Os dois candidatos republicanos são considerados favoritos na conservadora Geórgia. Perdue ficou perto de 50% na disputa com o democrata Jon Ossoff na primeira votação. E, ainda que o também democrata Raphael Warnock tenha superado Loeffler em novembro, ela, agora, pode se beneficiar do apoio de um rival republicano eliminado.

Os democratas acreditam, no entanto, que conseguirão vencer as disputas para o Senado, estimulados pelo triunfo apertado de Biden na Geórgia, em 3 de novembro, o primeiro do partido no estado desde 1992. Para isso, eles precisam de uma grande mobilização dos eleitores afro-americanos, fundamentais para a legenda, e esperam que alguns republicanos moderados não compareçam às urnas, desalentados por todas as acusações de fraude.

Uma previsão de resultado é muito difícil. As poucas pesquisas realizadas mostram uma disputa muito acirrada e, talvez, seja necessário aguardar vários dias para conhecer os resultados definitivos.

Pouco conhecidos

Kelly Loeffler contra Raphael Warnock e Jon Ossoff versus David Perdue: candidatos praticamente desconhecidos há alguns meses fora do estado sulista da Geórgia, esses nomes, agora, não saem da imprensa norte-americana. Isso porque, no segundo turno dessa eleição, será decidido não só o controle do Senado, até agora nas mãos dos republicanos, mas, também, o poder em Washington durante a futura Presidência do democrata Joe Biden.

Com 33 anos, o democrata Jon Ossoff ainda tem um currículo modesto, mas nenhuma dúvida sobre tudo o que está em jogo após sua candidatura. “Vamos marcar a história nessa terça (ontem)”, disse, no fim de semana, a um grupo pequeno de eleitores reunidos em Eatonton, município rural de casas simples. O produtor de documentários investigativos e ex-colaborador parlamentar concorre ao Senado ao lado de Raphael Warnock, um pastor afro-americano, em um estado ainda marcado pelas feridas da escravidão e da segregação. Décimo primeiro de uma família de 12 filhos, o religioso diz ter nascido na pobreza, filho de uma mãe que trabalhava nos campos de algodão.

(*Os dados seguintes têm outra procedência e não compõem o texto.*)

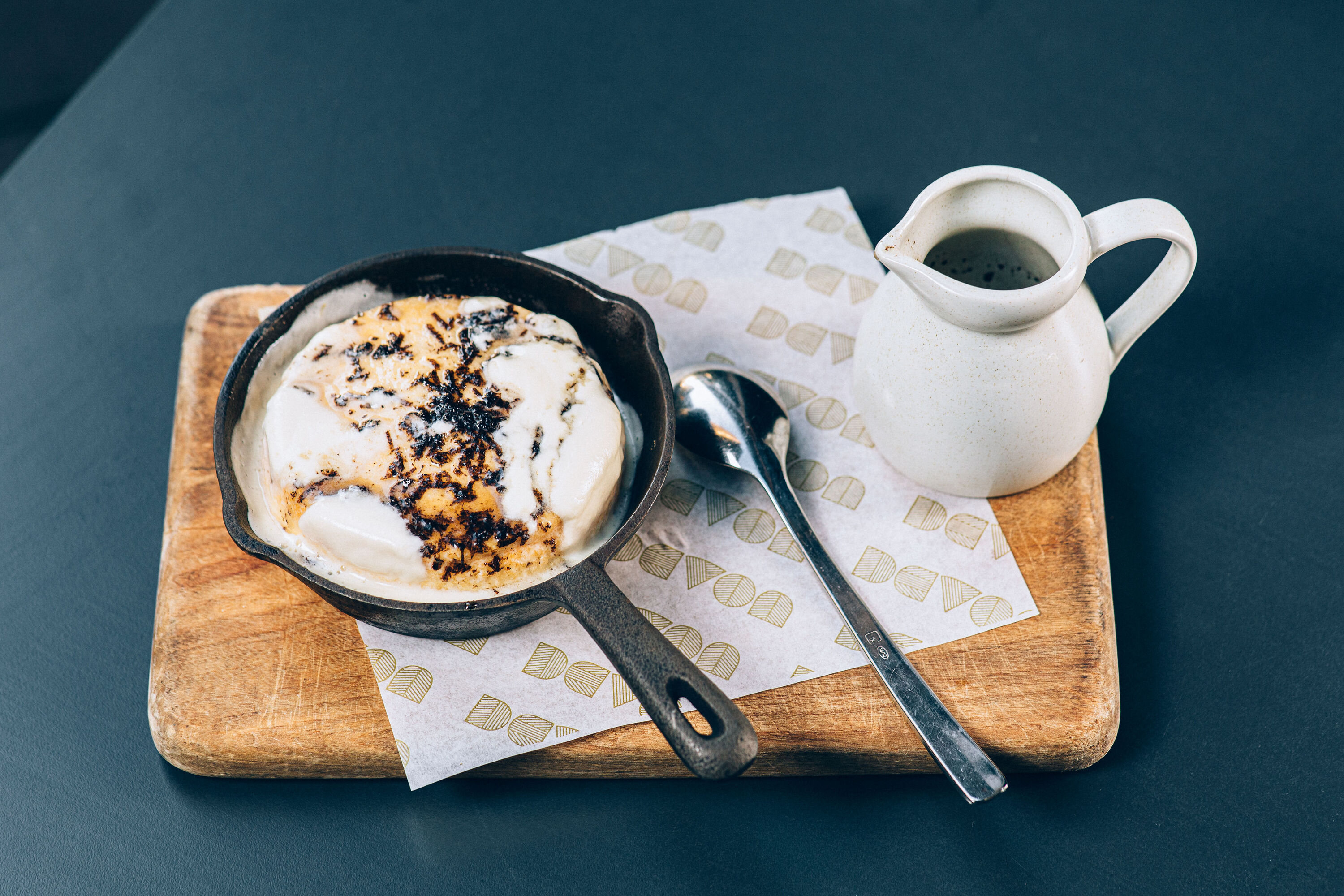 Truffle hotcakes in a pan, presented on a wooden chopping board with jug of sauce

Aos 50 anos e incluída entre os integrantes mais ricos do Congresso, a empresária Kelly Loeffler percorre a Geórgia em seu jato privado para fazer campanha. Ela gosta de lembrar da infância humilde em uma fazenda, antes de fazer carreira nos serviços financeiros. E se apresenta seguindo a linha de Donald Trump. “David Perdue e eu somos pessoas de negócios, somos ‘outsiders’, não devemos nada a ninguém”, disse em Cartersville. “E, juntos, vamos salvar os Estados Unidos.”

David Perdue, 71 anos e rival de Ossoff no segundo turno, foi acusado pelo democrata de ter usado informações confidenciais sobre a pandemia da covid-19, recebidas no Senado, para enriquecer. O empresário rejeita as denúncias, enquanto sua equipe acusa Ossoff de “nunca ter tido um trabalho de verdade na vida”, em alusão ao dinheiro herdado da sua família. David Perdue ficou a um passo de alcançar os 50% necessários no primeiro turno das eleições — 49,7%, contra 47,9% para Jon Ossoff.